Na última hipótese referida, uma vez reconhecida a materialidade e a autoria do delito, caberá ao magistrado aplicar a reprimenda conforme dispõe o art. 387 do Código de Processo Penal e o art. 68, caput, do Código Penal, sempre atendendo ao disposto no art. 5º, XLVI, da Constituição Federal de 1988, que trata do princípio da individualização da pena.
Aliás, o propósito da referida regra constitucional é garantir a aplicação das penas de acordo com as circunstâncias do fato e as condições pessoais do agente infrator, evitando-se, com isso, uma padronização da sanção penal.
Segundo a doutrina, o princípio da individualização da pena se desenvolve em três vertentes: legislativa, judiciária e executória.
Importa, para o estudo encetado, o segundo aspecto, pois está diretamente relacionado com a aplicação da reprimenda pelo juiz sentenciante, que deverá respeitar os limites legais impostos, assim como a regra insculpida no art. 68, caput, do Código Penal, in verbis:
“A pena-base será fixada atendendo-se ao critério do art. 59 deste Código; em seguida serão consideradas as circunstâncias atenuantes e agravantes; por último, as causas de diminuição e de aumento”.
Acerca da dosimetria da reprimenda, Guilherme de Souza Nucci leciona:
“Conceito de fixação da pena: trata-se de um processo judicial de discricionariedade juridicamente vinculada visando à suficiência para prevenção e reprovação da infração penal. O juiz, dentro dos limites estabelecidos pelo legislador (mínimo e máximo, abstratamente fixados para a pena), deve eleger o quantum ideal, valendo-se do seu livre convencimento (discricionariedade), embora com fundamentada exposição do seu raciocínio (juridicamente vinculada).

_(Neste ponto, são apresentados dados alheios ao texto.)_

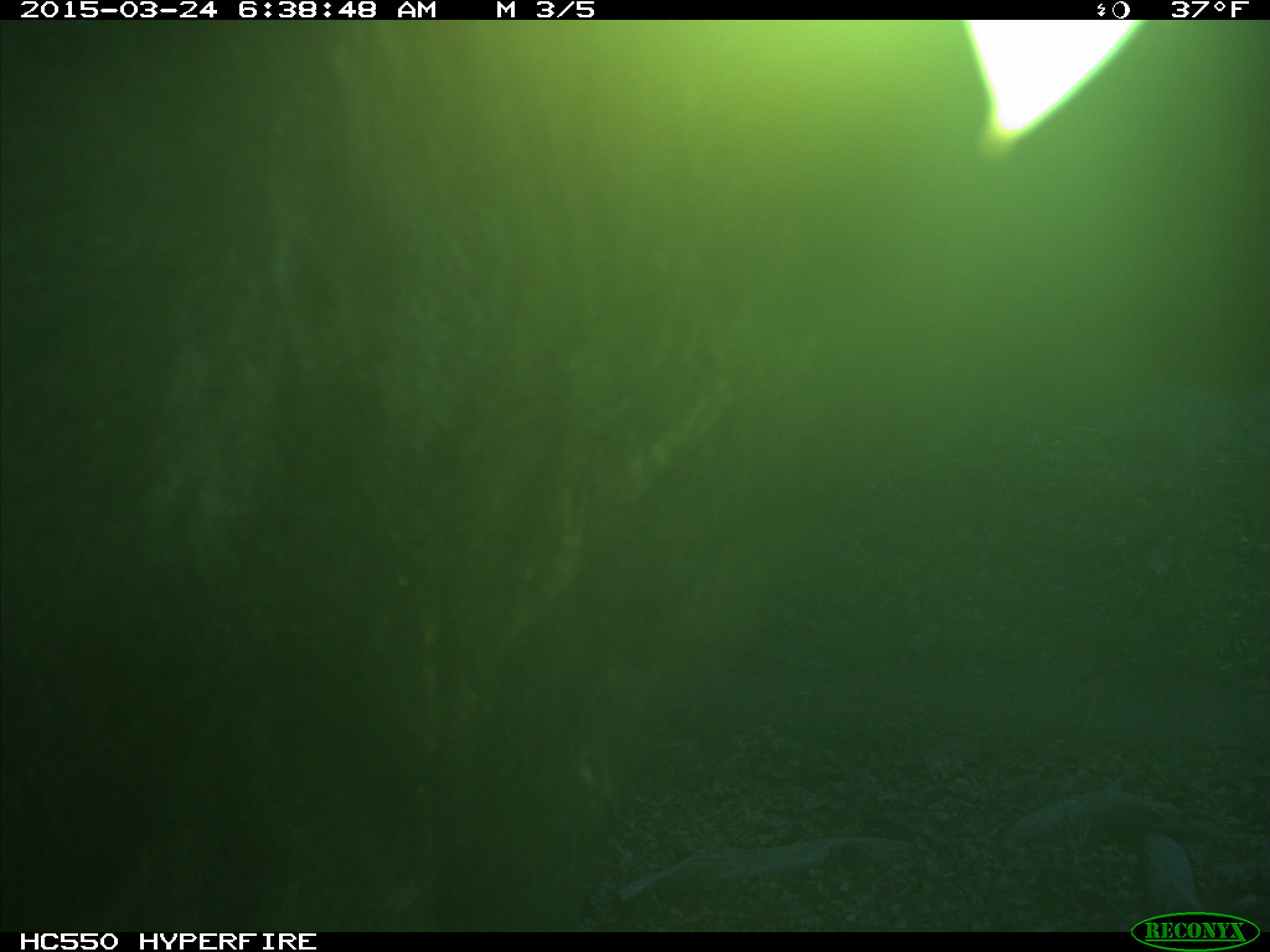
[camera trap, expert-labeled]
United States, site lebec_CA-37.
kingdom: Animalia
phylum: Chordata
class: Mammalia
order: Artiodactyla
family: Bovidae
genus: Bos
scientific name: Bos taurus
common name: domestic cow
Bos taurus (domestic cow).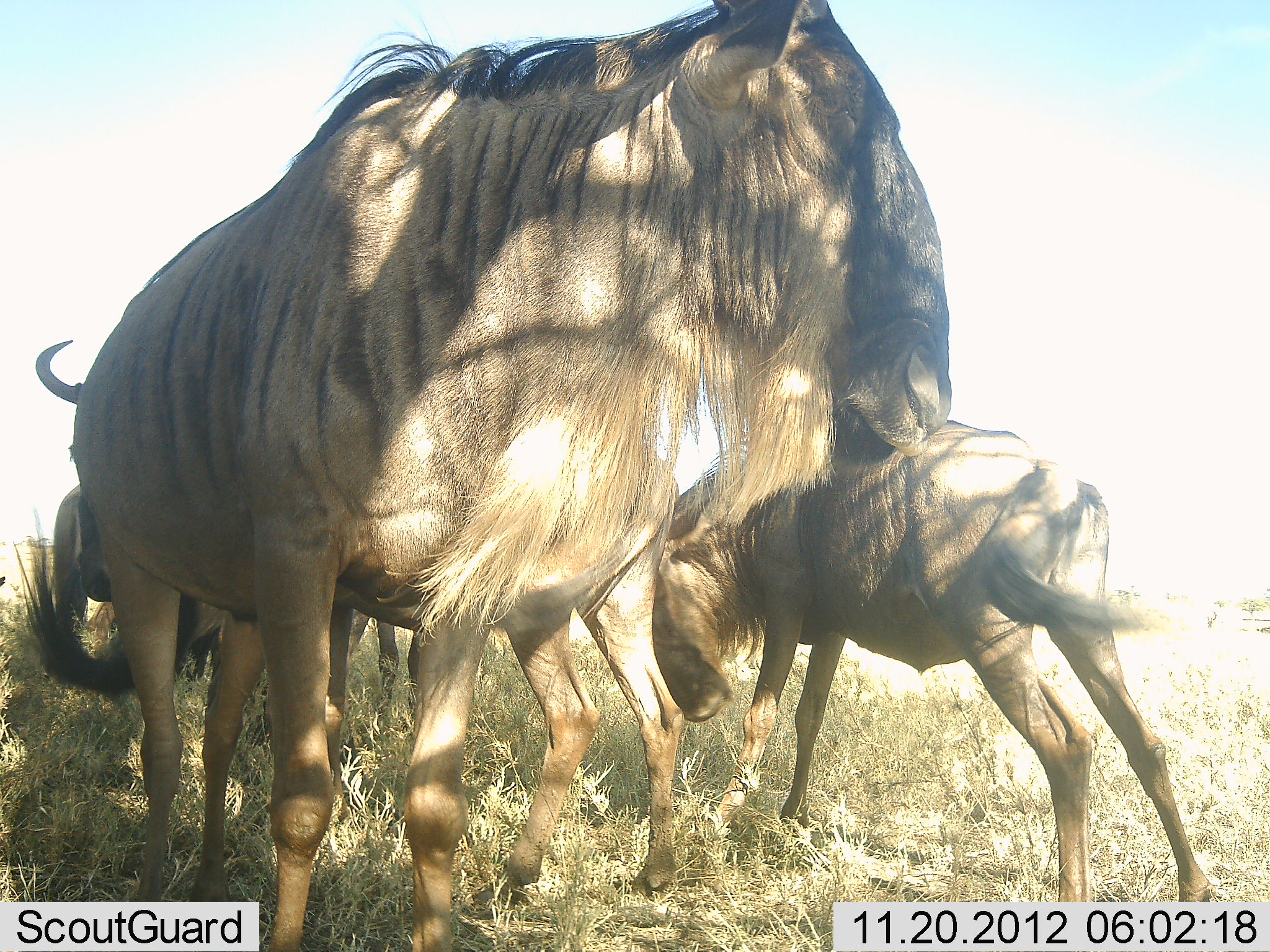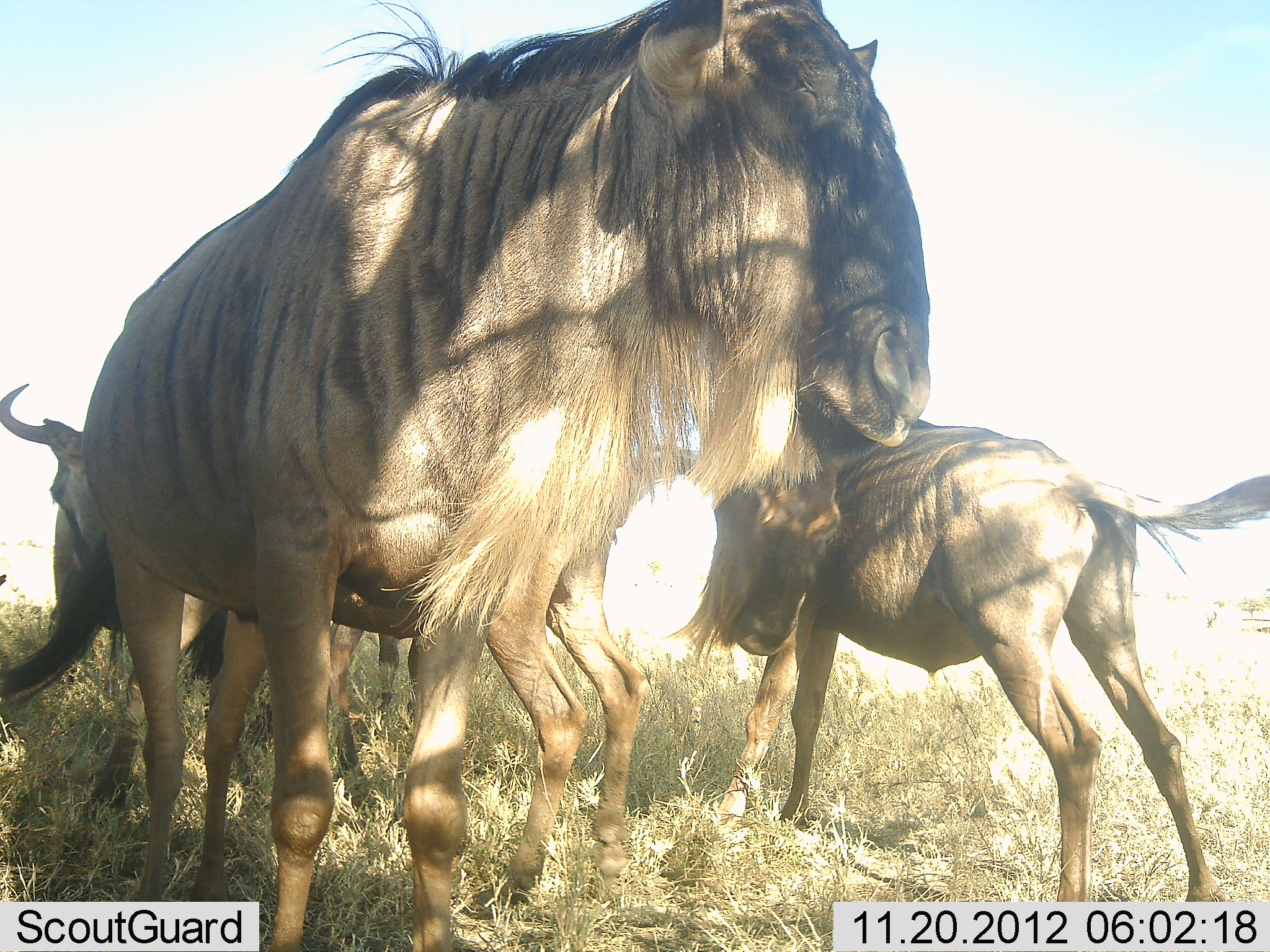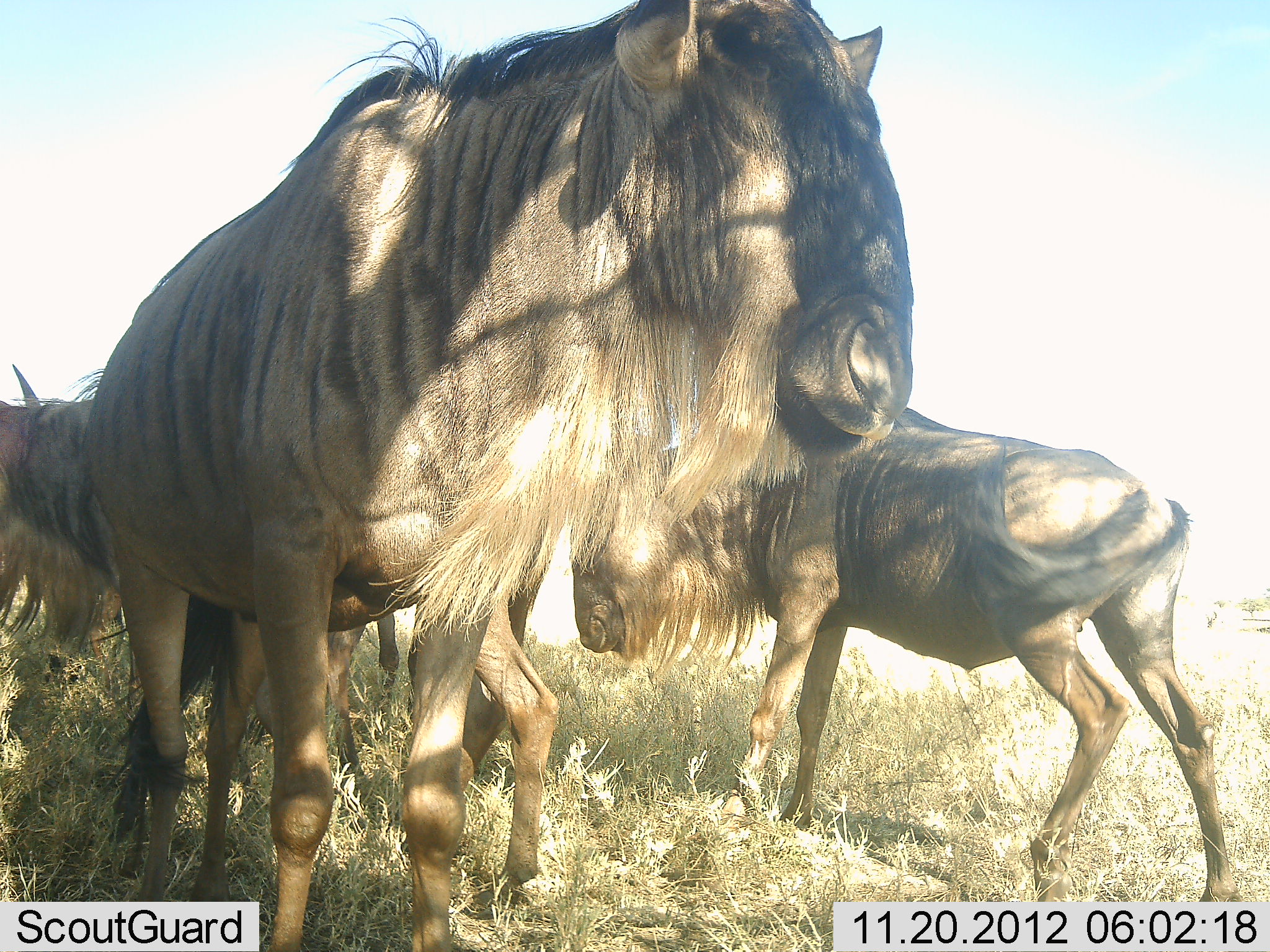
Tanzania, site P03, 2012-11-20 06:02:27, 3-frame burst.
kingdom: Animalia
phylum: Chordata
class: Mammalia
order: Artiodactyla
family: Bovidae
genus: Connochaetes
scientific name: Connochaetes taurinus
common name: blue wildebeest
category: wildebeest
Wildebeest (blue wildebeest) (Connochaetes taurinus), count 3. Behavior (volunteer vote fractions): standing 82%, resting 9%, moving 27%, interacting 18%. Young present (vote fraction): 64%. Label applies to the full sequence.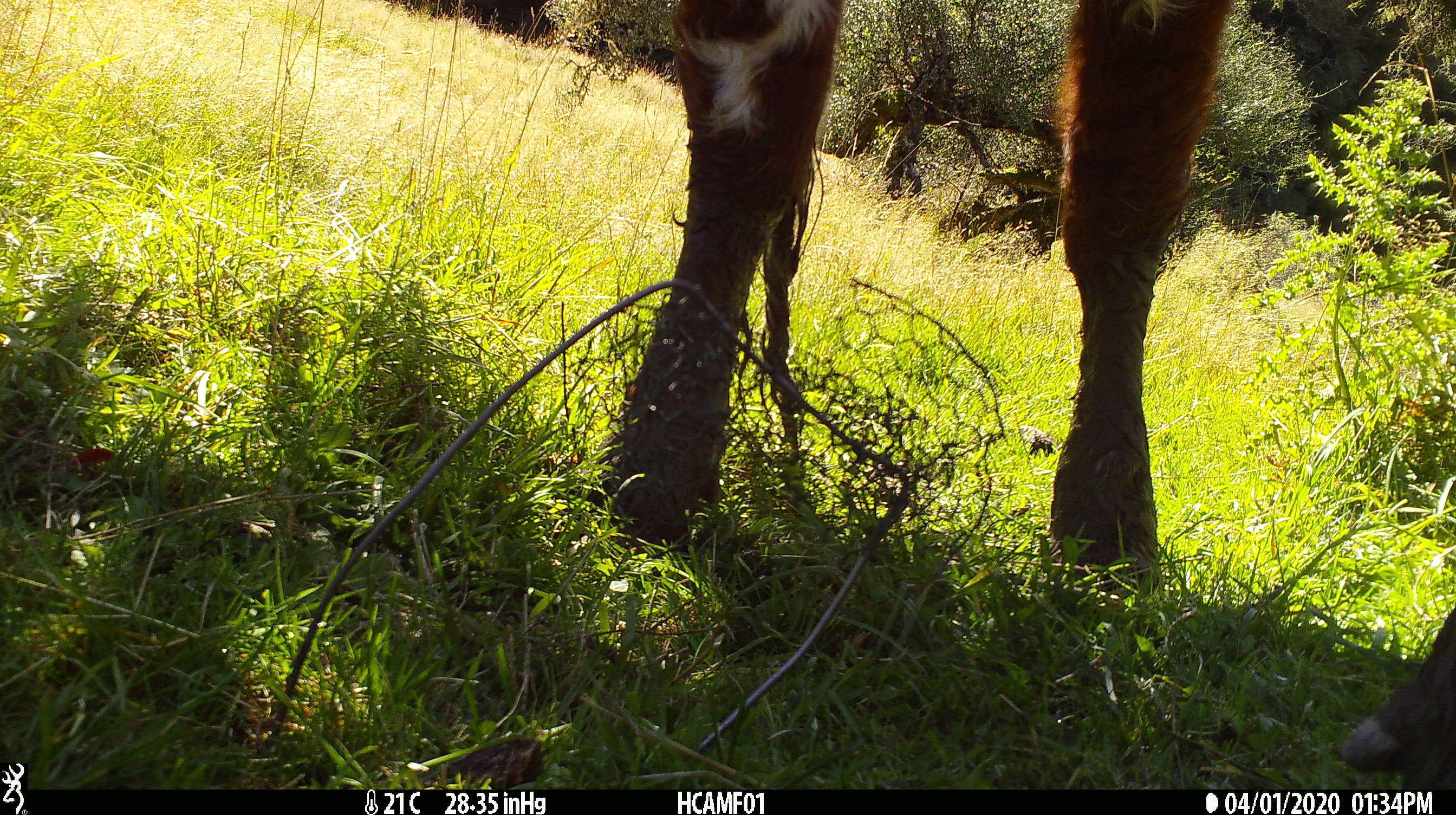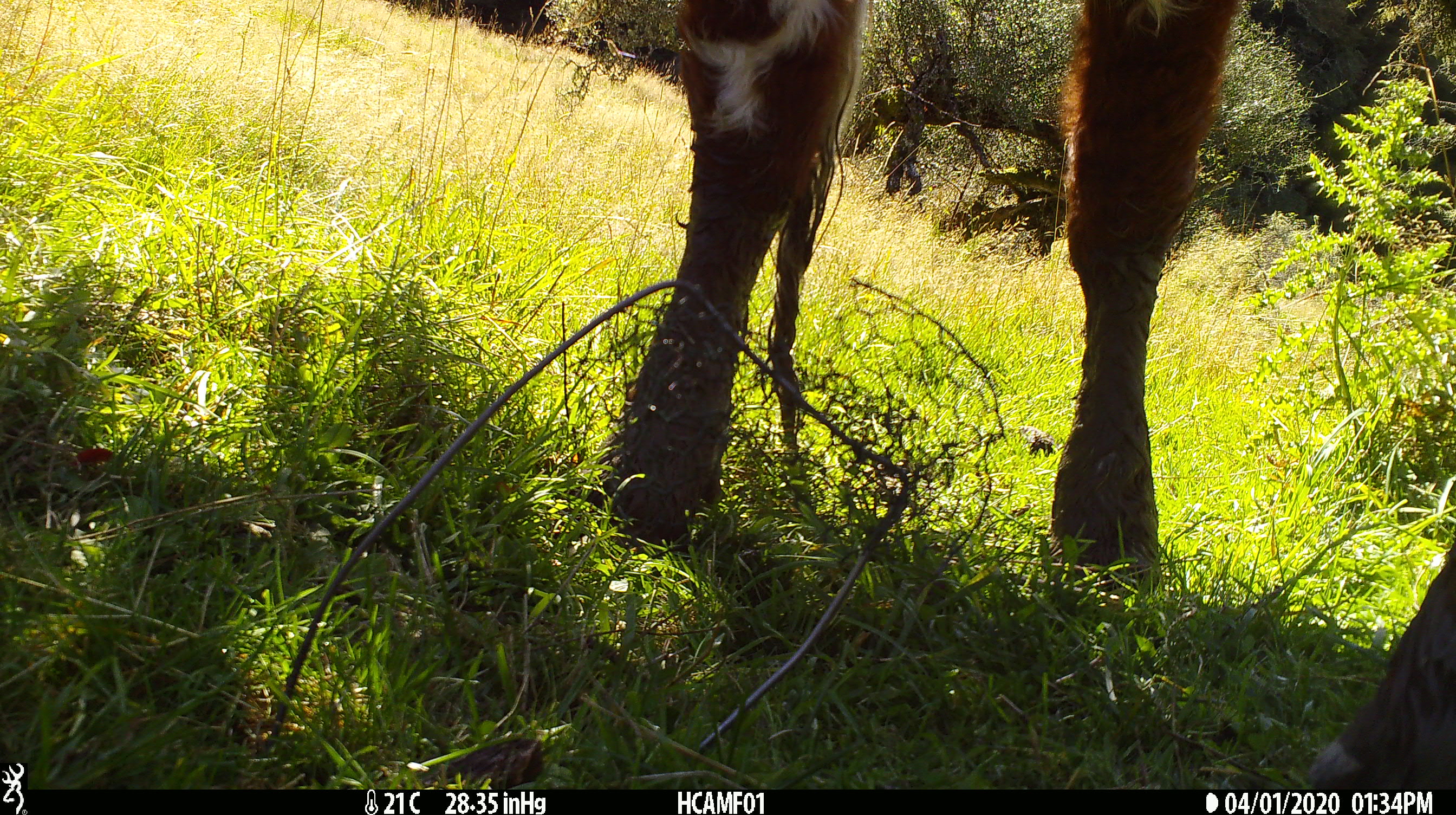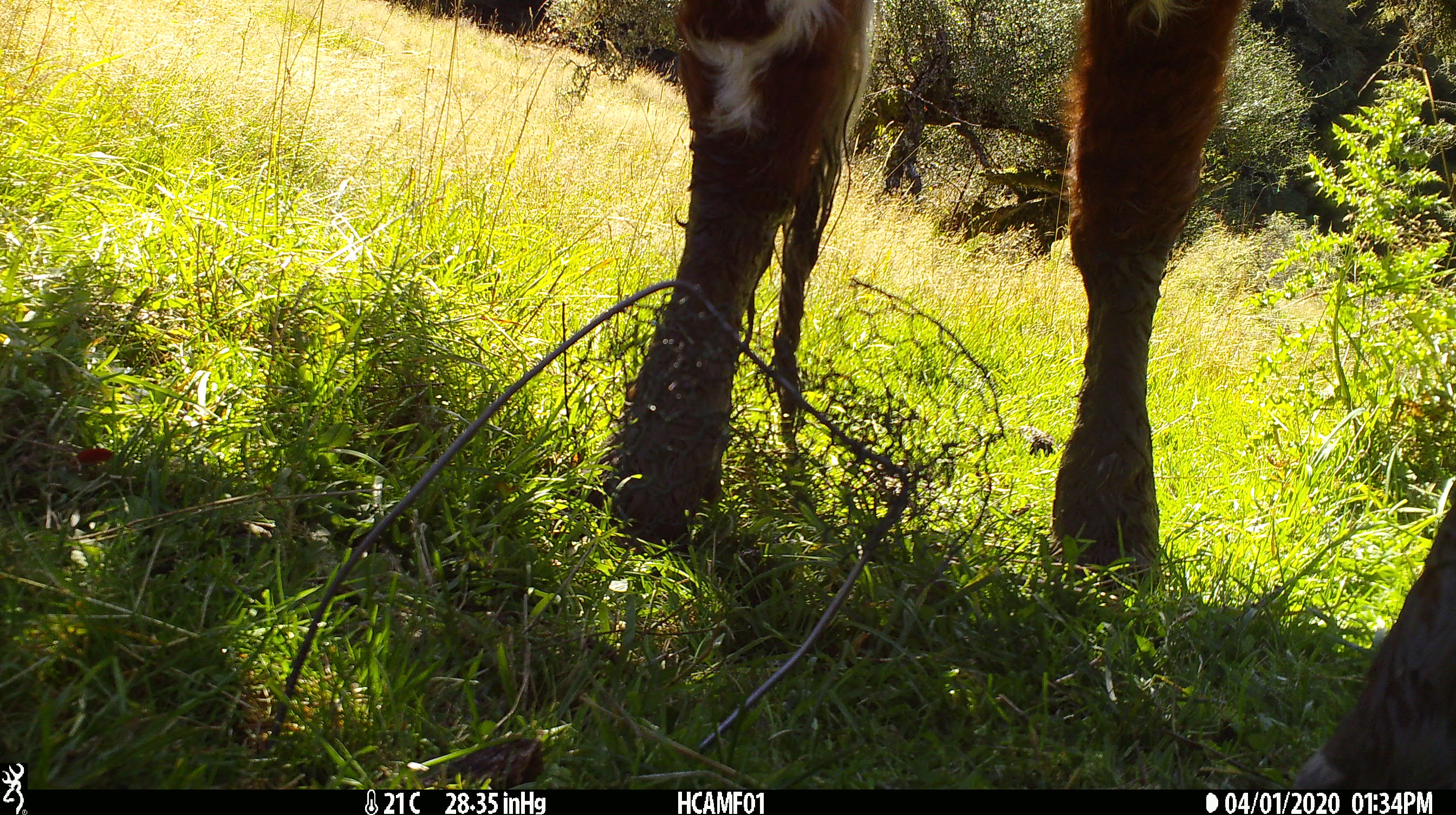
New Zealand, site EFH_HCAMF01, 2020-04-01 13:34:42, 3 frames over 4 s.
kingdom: Animalia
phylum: Chordata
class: Mammalia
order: Artiodactyla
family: Bovidae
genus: Bos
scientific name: Bos taurus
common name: domestic cow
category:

Na visão de LUIZ LUISI, “é de entender-se que na individualização judiciária da sanção penal estamos frente a uma ‘discricionariedade juridicamente vinculada’. O Juiz está preso aos parâmetros que a lei estabelece. Dentre deles o Juiz pode fazer as suas opções, para chegar a uma aplicação justa da lei penal, atendo as exigências da espécie concreta, isto é, as suas singularidades, as suas nuanças objetivas e principalmente a pessoa a que a sanção se destina. [...] Diz a Exposição de Motivos do Código de Processo Penal: “A sentença deve ser motivada. Com o sistema do relativo arbítrio judicial na aplicação da pena, consagrado pelo novo Código Penal, e o do livre convencimento do juiz, adotado pelo presente projeto, é a motivação da sentença que oferece garantia contra os excessos, os erros de apreciação, as falhas de raciocínio ou de lógica ou os demais vícios de julgamento”” (Código penal comentado. 14. ed. rev., atual. e ampl. Rio de Janeiro: Forense, 2014. p. 459).
Precisamente sobre a pena-base, onde as circunstâncias judiciais são consideradas (art. 59, caput, do CP), convém destacar o comportamento da vítima, fator que raramente é considerado no momento da dosimetria.
Sabe-se que, em tese, todas as circunstâncias judiciais podem ser interpretadas em favor, em desfavor ou de forma neutra ao réu. Mas, por lógica e imposição legal, todas elas são inicialmente neutras, uma vez que a pena-base sempre parte do mínimo legal.
Porém, as circunstâncias judiciais normalmente são consideradas para elevar a reprimenda na primeira fase da dosimetria. Isso pode ocorrer, desde que exista prova e fundamentação concreta.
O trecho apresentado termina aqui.